Masa Kemerdekaan Republik Indonesia

Pada tanggal 30 April 1950 Pemuda Republik Indonesia (PRI) Kolaka (yang dibentuk
pada tanggal 17 September 1945) mengadakan rapat dan salah satu keputusannya adalah
bahwa semua Negara bagian yang ada di seluruh Indonesia segera melebur dan masuk ke
Republik Indonesia.

Selanjutnya beberapa organisasi politik yang ada di Kolaka membuat pernyataan,


menuntut agar Daerah Kolaka yang berstatus Kewedanan menjadi kabupaten ( Kabupaten
Kolaka). Perjuangan ini berlangsung sejak tahun 1950, namun terwujud pada tahun 1960.
Perjuangan pertama menuntut agar Kabupaten Sulawesi Tenggara dipecah dua, menjadi
Kabupaten Buton/Muna, dan Kabupaten Kendari/Kolaka. Dengan adanya perkembangan
baru, yaitu lahirnya ide dari Pemerintah Provinsi Sulawesi untuk menjadikan setiap
kewedanan menjadi kabupaten, maka Kolaka menuntut menjadi kabupaten sendiri dan
terwujud pada tahun 1960, berdasarkan UU No. 29/1959. Berdasarkan Undang- Undang
tersebut istilah distrik ditiadakan. Daerah Kolaka dibagi atas tiga kecamatan, yaitu :
Kecamatan Kolaka (ibukota Wundulako), Kecamatan Tirawuta (ibukota Rate-Rate) dan
Kecamatan Batu Putih (ibukota Wawo). Wilayah administrasi pemerintah Kabupaten Kolaka
pada tahun 1999 terdiri dari 10 wilayah kecamatan, 173 desa dan 39 kelurahan. Daerah ini
juga dibagi atas dua wilayah kerja pembantu Bupati, yaitu:

a.
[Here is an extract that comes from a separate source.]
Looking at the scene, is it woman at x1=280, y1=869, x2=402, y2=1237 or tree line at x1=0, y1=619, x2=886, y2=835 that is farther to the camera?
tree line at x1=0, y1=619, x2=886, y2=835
Pembantu Bupati Wilayah Kolaka Bagian Selatan dan Timur berkedudukan di


Anaiwoi
b. wilayah kerja meliputi : Kecamatan Tirawuta, Ladongi, Mowewe, Wundulako,
Pomalaa, Watubangga dan Kolaka
c. Pembantu Bupati Wilayah Kolaka Utara dan Barat yang berkedudukan di Mala-Mala
dengan wilayah kerja meliputi Kecamatan Wolo, Lasusua, dan Pakue.